Obesity refers to increased addition of fat in the body to a point of presenting a risk to an individual’s health. The condition is associated with consequences of other disease problems. Conditions that results from obesity include heart problems, Type 2 diabetes, hypertension, stroke and osteoarthritis among others. Apart from diseases caused by obesity, there are other detrimental effects, such as, social, economical and psychological effects.
The World Health Organization estimated 1.6 billion people over the age of 15 years to be overweight. The report also revealed that over 20 million children under the age of five were overweight. In 1970, the number of Americans who were obese stood at approximately 15 percent of the total American population. Currently, the rate has increased to 33 percent of the total American population. Therefore, there is a close relationship between the increase in the rate of obesity and introduction/consumption of high fructose corn syrup. Despite the truth that there exist other influences that may have contributed to increase in obesity rate, the consumption of corn syrup cannot be overlooked (Parker, H. march 22, 2010).
To illustrate possibilities of high fructose corn syrup leading to obesity, researchers in Princeton Neuroscience Institute released a report, published on 26/2/ 2010, showing that corn syrup caused an increase in weight in rats. The report also showed that these rats also had developed metabolic syndrome as compared to those that were fed on natural sugar alone. This is a clear indication of how the body responds once we ingest corn sugar (Parker, March 22, 2010).

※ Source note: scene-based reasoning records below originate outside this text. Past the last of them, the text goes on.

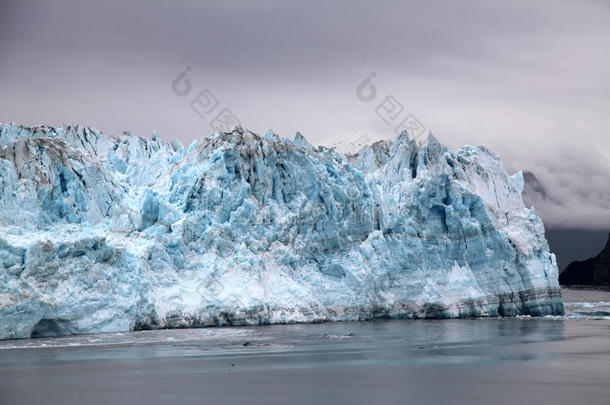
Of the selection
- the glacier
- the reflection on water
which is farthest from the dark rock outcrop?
the reflection on water

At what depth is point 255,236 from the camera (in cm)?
3678

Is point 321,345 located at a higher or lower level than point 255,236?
lower

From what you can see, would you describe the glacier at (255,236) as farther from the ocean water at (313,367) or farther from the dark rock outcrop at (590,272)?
the dark rock outcrop at (590,272)

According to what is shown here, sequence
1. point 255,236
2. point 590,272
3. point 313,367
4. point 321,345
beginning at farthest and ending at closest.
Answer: point 590,272
point 255,236
point 321,345
point 313,367

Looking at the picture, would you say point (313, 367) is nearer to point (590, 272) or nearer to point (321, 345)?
point (321, 345)

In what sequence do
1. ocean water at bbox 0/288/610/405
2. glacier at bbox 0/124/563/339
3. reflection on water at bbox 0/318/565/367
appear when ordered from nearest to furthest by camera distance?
1. ocean water at bbox 0/288/610/405
2. reflection on water at bbox 0/318/565/367
3. glacier at bbox 0/124/563/339

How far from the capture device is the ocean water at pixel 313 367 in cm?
1817

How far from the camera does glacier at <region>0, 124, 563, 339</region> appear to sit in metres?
30.7

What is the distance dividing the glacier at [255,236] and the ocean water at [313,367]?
1786mm

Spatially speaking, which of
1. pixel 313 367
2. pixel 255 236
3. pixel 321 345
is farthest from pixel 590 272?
pixel 313 367

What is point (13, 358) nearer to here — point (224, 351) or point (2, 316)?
point (2, 316)

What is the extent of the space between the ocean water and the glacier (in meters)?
1.79

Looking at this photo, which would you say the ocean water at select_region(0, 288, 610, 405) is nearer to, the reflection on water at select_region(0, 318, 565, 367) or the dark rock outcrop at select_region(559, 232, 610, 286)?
the reflection on water at select_region(0, 318, 565, 367)

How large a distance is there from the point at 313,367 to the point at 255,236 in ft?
47.5
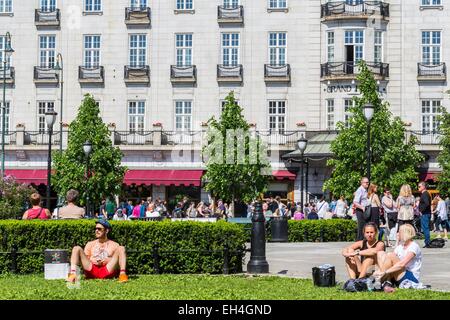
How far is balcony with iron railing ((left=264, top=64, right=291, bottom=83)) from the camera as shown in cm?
5653

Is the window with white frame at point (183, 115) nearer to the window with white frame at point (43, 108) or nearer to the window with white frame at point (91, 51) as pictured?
the window with white frame at point (91, 51)

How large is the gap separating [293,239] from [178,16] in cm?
2480

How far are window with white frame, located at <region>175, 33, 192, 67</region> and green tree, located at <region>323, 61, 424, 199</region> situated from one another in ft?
33.9

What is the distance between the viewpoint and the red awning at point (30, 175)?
2248 inches

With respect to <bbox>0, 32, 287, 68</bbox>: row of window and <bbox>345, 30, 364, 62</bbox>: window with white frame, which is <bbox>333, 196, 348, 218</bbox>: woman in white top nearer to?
<bbox>345, 30, 364, 62</bbox>: window with white frame

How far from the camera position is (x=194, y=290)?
16656 mm

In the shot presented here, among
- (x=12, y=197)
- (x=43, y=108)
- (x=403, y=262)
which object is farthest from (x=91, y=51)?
(x=403, y=262)

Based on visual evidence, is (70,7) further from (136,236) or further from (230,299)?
(230,299)

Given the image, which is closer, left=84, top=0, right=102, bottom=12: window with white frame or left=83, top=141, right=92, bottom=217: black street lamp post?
left=83, top=141, right=92, bottom=217: black street lamp post

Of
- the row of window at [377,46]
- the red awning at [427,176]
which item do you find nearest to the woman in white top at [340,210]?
the red awning at [427,176]

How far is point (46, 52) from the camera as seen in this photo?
5881 centimetres

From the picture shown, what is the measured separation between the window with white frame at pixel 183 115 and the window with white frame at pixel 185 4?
4885mm

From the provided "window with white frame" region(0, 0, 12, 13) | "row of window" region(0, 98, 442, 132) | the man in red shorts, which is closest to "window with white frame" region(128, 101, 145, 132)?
"row of window" region(0, 98, 442, 132)
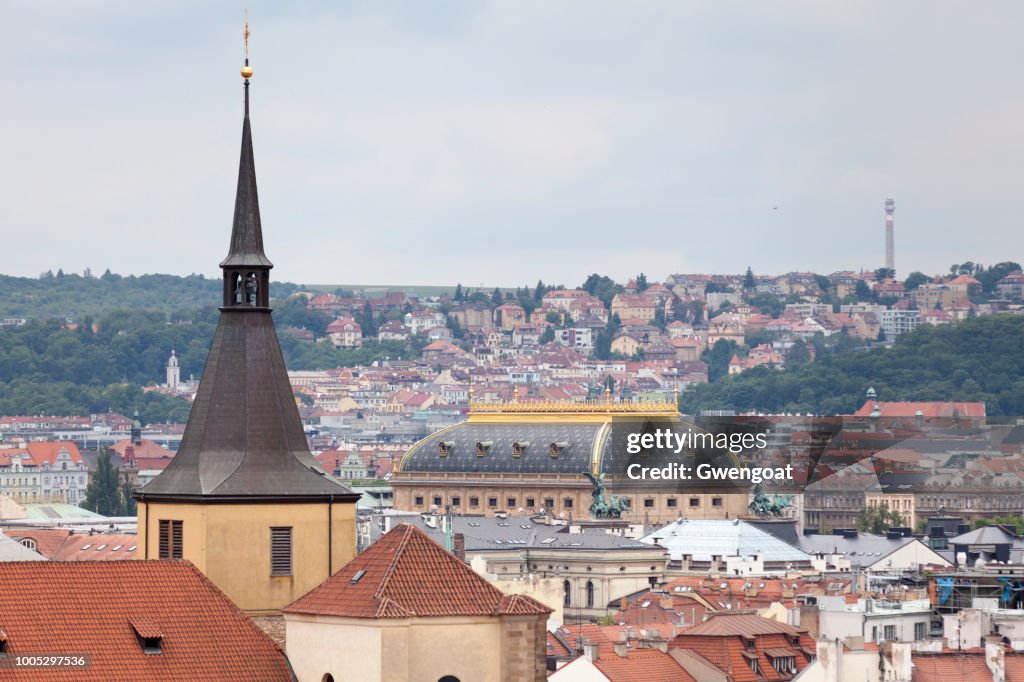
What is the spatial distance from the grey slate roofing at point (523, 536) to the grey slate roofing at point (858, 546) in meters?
7.01

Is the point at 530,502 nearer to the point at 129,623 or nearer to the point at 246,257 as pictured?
the point at 246,257

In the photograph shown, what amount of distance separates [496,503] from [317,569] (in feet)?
361

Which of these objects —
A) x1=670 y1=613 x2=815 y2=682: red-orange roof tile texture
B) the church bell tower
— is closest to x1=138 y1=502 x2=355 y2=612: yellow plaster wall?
the church bell tower

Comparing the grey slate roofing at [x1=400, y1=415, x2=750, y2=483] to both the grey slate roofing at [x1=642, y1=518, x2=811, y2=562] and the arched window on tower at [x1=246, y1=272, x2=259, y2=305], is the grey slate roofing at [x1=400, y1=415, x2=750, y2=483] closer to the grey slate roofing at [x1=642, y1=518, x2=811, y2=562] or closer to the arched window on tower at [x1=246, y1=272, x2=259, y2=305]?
the grey slate roofing at [x1=642, y1=518, x2=811, y2=562]

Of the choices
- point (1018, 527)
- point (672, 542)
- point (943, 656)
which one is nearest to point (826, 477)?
point (1018, 527)

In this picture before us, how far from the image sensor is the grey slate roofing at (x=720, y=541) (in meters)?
126

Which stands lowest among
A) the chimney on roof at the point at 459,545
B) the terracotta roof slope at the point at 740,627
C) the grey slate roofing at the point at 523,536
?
the grey slate roofing at the point at 523,536

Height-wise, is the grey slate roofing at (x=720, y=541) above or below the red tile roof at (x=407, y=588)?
below

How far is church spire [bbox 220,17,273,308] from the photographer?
42.9m

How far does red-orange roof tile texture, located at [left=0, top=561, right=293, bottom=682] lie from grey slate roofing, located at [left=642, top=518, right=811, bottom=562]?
8382 cm

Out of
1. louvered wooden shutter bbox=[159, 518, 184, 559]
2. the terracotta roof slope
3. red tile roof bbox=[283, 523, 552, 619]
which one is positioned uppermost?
louvered wooden shutter bbox=[159, 518, 184, 559]

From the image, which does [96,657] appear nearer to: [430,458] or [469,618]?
[469,618]

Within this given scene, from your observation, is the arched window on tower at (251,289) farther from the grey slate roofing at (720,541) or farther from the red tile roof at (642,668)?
the grey slate roofing at (720,541)

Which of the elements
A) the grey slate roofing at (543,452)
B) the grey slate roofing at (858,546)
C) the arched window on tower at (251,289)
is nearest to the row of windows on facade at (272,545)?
the arched window on tower at (251,289)
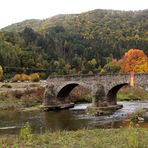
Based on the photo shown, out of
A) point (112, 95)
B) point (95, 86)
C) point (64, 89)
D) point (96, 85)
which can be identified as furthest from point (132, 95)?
point (96, 85)

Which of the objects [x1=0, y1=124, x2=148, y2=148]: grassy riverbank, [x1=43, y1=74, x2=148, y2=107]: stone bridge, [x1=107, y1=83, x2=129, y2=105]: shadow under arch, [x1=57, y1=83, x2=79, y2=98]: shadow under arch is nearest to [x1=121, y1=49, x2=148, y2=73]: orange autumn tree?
[x1=57, y1=83, x2=79, y2=98]: shadow under arch

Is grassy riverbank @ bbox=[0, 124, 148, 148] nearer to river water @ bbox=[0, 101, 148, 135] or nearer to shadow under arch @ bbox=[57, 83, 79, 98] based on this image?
river water @ bbox=[0, 101, 148, 135]

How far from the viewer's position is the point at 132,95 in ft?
270

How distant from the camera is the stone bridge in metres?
59.0

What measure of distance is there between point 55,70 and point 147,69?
102ft

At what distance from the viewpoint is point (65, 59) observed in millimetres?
155375

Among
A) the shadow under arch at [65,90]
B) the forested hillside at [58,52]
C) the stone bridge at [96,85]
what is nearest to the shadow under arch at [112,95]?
the stone bridge at [96,85]

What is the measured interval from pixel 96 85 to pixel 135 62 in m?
70.0

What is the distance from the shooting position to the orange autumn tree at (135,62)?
12315 cm

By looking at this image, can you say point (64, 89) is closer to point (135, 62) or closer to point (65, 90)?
point (65, 90)

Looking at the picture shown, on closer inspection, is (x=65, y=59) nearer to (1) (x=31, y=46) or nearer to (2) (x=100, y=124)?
(1) (x=31, y=46)

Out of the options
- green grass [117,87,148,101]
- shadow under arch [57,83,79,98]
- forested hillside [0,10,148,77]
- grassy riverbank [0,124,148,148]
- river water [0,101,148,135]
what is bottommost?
green grass [117,87,148,101]

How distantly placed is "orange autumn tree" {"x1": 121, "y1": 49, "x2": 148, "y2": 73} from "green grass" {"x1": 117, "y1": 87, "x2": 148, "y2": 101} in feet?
120

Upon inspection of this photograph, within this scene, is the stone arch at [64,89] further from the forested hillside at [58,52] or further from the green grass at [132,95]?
the forested hillside at [58,52]
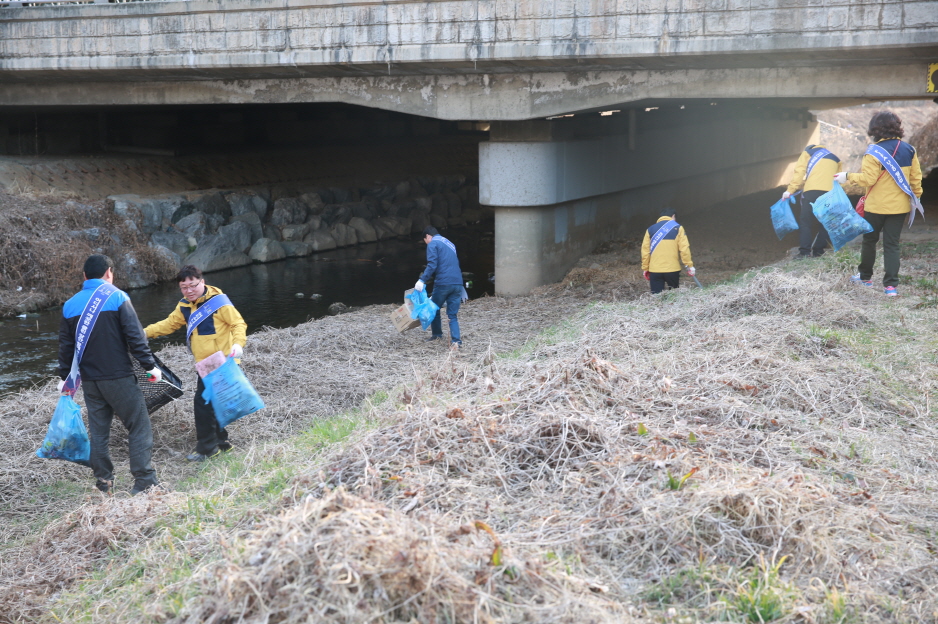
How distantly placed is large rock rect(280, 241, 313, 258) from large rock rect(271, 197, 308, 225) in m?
1.09

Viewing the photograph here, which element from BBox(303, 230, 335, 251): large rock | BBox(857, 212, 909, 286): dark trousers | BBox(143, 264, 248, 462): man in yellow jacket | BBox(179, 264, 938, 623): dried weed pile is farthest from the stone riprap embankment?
BBox(857, 212, 909, 286): dark trousers

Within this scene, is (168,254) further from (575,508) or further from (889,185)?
(575,508)

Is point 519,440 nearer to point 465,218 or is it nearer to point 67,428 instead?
point 67,428

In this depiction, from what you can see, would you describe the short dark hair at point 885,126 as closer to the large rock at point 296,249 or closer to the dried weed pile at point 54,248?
the dried weed pile at point 54,248

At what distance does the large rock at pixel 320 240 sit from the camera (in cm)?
1959

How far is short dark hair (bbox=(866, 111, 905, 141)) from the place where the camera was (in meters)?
7.91

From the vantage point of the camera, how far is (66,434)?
218 inches

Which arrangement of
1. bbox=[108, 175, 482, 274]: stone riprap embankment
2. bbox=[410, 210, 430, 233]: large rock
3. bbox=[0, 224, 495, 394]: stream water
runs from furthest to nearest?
bbox=[410, 210, 430, 233]: large rock < bbox=[108, 175, 482, 274]: stone riprap embankment < bbox=[0, 224, 495, 394]: stream water

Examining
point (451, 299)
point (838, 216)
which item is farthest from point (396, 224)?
point (838, 216)

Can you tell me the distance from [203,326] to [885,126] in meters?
6.81

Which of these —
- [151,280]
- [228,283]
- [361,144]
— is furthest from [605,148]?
[361,144]

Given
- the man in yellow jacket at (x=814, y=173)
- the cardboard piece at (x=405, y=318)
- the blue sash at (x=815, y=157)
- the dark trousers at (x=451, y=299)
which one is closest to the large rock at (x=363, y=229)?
the cardboard piece at (x=405, y=318)

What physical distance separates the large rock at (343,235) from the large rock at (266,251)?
173cm

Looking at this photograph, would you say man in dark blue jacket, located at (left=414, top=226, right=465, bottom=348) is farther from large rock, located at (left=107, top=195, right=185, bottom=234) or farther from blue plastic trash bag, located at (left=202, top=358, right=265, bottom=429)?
large rock, located at (left=107, top=195, right=185, bottom=234)
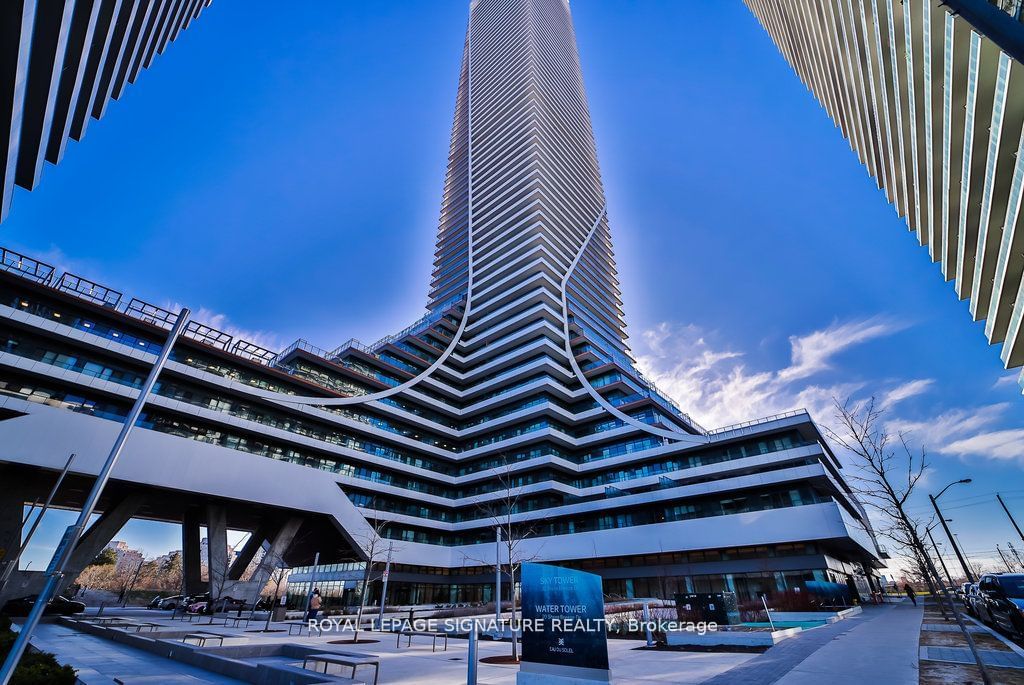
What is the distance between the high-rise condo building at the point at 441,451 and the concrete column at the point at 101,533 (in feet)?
0.46

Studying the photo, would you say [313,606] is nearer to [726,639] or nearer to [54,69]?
[726,639]

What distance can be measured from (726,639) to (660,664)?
15.3 feet

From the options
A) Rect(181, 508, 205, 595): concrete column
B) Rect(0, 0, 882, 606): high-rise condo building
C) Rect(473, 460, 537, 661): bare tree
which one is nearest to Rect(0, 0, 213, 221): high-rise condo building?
Rect(0, 0, 882, 606): high-rise condo building

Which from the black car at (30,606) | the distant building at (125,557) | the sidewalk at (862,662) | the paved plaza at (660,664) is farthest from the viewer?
the distant building at (125,557)

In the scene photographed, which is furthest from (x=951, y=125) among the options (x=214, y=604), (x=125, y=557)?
(x=125, y=557)

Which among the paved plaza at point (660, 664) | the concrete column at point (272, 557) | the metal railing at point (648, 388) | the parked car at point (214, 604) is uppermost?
the metal railing at point (648, 388)

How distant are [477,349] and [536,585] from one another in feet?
195

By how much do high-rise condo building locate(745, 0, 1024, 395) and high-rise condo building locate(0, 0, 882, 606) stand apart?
24.9 metres

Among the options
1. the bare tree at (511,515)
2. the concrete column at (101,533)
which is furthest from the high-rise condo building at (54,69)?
the bare tree at (511,515)

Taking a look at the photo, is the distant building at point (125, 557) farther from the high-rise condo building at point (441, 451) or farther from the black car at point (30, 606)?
the black car at point (30, 606)

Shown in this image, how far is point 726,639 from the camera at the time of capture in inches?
547

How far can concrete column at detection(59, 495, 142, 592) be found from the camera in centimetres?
2732

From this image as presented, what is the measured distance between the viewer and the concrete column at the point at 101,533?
27317mm

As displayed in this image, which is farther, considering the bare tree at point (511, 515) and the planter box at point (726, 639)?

Ample claims have been put forward to explain why high fructose corn syrup is linked to obesity. The inability of fructose to produce satiety hormone, causes the body to demand more food. The individual is thus unable to control the amount of food intake. This increases the amount of nutrients in the body resulting in a high rate of fat deposition, hence overweight problems. The natural sugar does not result in such cases since it has a capacity to stimulate insulin that in turn controls Leptin. Moreover, high fructose corn syrup is associated with resistance to Leptin protein. This causes increased hunger that drives a person to consume a lot, but the more the individual consumes, the more he becomes hungrier (Barrington, 2009).
Fructose metabolism results in an increased level of triglycerides in the body. As mentioned earlier, the metabolism of fructose yields acetyl CoA in large numbers. These products are then converted into fat that is deposited in the body. Consequently, the individual adds up weight drastically. Since the body keeps demanding more food, and the food is synthesized to lipid and deposited in the body, the rate of individual developing to obese is increased.
People consuming high fructose corn syrup products tend to develop fat cells along the heart muscle as well as other vital organs. This was proved through a research done in the University of California (Barrington, 2009). In this research, volunteers were on a controlled diet that had a high proportion of fructose, while another group received a diet rich in glucose. After a period of over ten weeks, the groups were evaluated for changes. The group that received a diet high in fructose was found to have ‘developed fat cells around their heart, liver and digestive organs’ (Barrington, 2009). It is fascinating to have some people oppose the fact that high fructose products lead to obesity, even after a clear demonstration of such effects from this research. If the people continued to be on the same diet, there would be some evidence of weight differences between the two groups.